C’était leur dixième jour à Kan et, ce matin-là, Han Seldon entendit sonner à sa porte tandis que la voix haut perchée de Raych s’écriait : « Monsieur ! Monsieur Seldon ! C’est la guerre ! »
Seldon mit un moment à émerger du sommeil et sauta hors du lit. Il frissonna légèrement (les Kanites aimaient vivre dans des appartements glacés, avait-il remarqué dès le début de leur séjour) en allant ouvrir la porte.
Raych bondit dans la chambre, surexcité, les yeux écarquillés « Monsieur Seldon, ils ont pris Mannix, le vieux Maire. Ils ont…
— Qui ça, ils, Raych ?
— Les Impériaux. Leurs aérojets ont envahi tout le pays cette nuit. Tous les journaux holovisés en parlent. Le poste est allumé dans la chambre de la princesse. Elle a dit de vous laisser dormir mais je me suis dit que vous voudriez savoir.
— Et tu as eu tout à fait raison. » Ne s’arrêtant que pour saisir au vol une robe de chambre, Seldon pénétra en coup de vent dans la chambre de Dors. Elle était complètement habillée et regardait l’holoviseur encastré dans l’alcôve.
Petite, nette, l’image montrait un bureau derrière lequel était assis un homme dont la tunique arborait, parfaitement reconnaissable, l’insigne au Soleil et à l’Astronef. De part et d’autre, avec le même insigne, se tenaient deux soldats en armes. L’officier installé au bureau était en train de dire : « … sous le contrôle pacifique de sa Majesté impériale. Le Maire Mannix est en parfaite santé et il jouit de l’intégralité de ses pouvoirs exécutifs sous le conseil amical et éclairé des troupes impériales. Il viendra sous peu faire une déclaration pour appeler la population kanite au calme et demander à tous les soldats de Kan encore armés de déposer les armes. »

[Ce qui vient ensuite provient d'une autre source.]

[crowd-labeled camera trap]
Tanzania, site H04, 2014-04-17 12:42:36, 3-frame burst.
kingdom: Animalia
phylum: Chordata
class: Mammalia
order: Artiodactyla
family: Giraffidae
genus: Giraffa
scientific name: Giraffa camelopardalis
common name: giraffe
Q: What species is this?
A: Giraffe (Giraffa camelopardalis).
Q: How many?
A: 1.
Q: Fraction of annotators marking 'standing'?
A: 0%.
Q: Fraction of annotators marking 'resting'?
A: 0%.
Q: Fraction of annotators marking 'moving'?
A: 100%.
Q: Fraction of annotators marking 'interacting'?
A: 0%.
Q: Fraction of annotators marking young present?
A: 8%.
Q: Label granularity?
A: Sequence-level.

Suivirent d’autres bulletins énoncés d’une voix dépourvue d’émotion par divers journalistes, tous porteurs d’un brassard aux armes impériales. Les nouvelles étaient toujours les mêmes : la reddition de telle ou telle unité des forces de sécurité kanites après quelques coups de feu symboliques – et parfois sans la moindre résistance. Telle ou telle ville était occupée – et les annonces étaient entrecoupées de vues de foules kanites contemplant, l’air sombre, les forces impériales qui défilaient dans les rues.
« Tout a été exécuté à la perfection, commenta Dors. La surprise a été totale. Toute résistance était impossible et il n’y en a eu pratiquement aucune. »
Puis le Maire Mannix IV apparut, comme promis. Il était debout et, peut-être pour sauver les apparences, aucun uniforme impérial n’était visible alentour, mais Seldon était convaincu qu’il devait y en avoir beaucoup hors du champ de la caméra.
Mannix était âgé mais sa force, même usée, était encore visible. Ses yeux refusaient de regarder l’objectif en face et il parlait apparemment sous la contrainte mais – comme on l’avait annoncé – il conseillait à ses concitoyens de garder leur calme, de n’offrir aucune résistance, d’éviter à Kan un bain de sang et de coopérer avec l’Empereur auquel on souhaitait de vivre longtemps sur le trône.
« Pas la moindre mention de Rachelle, nota Seldon. C’est comme si sa fille n’existait pas.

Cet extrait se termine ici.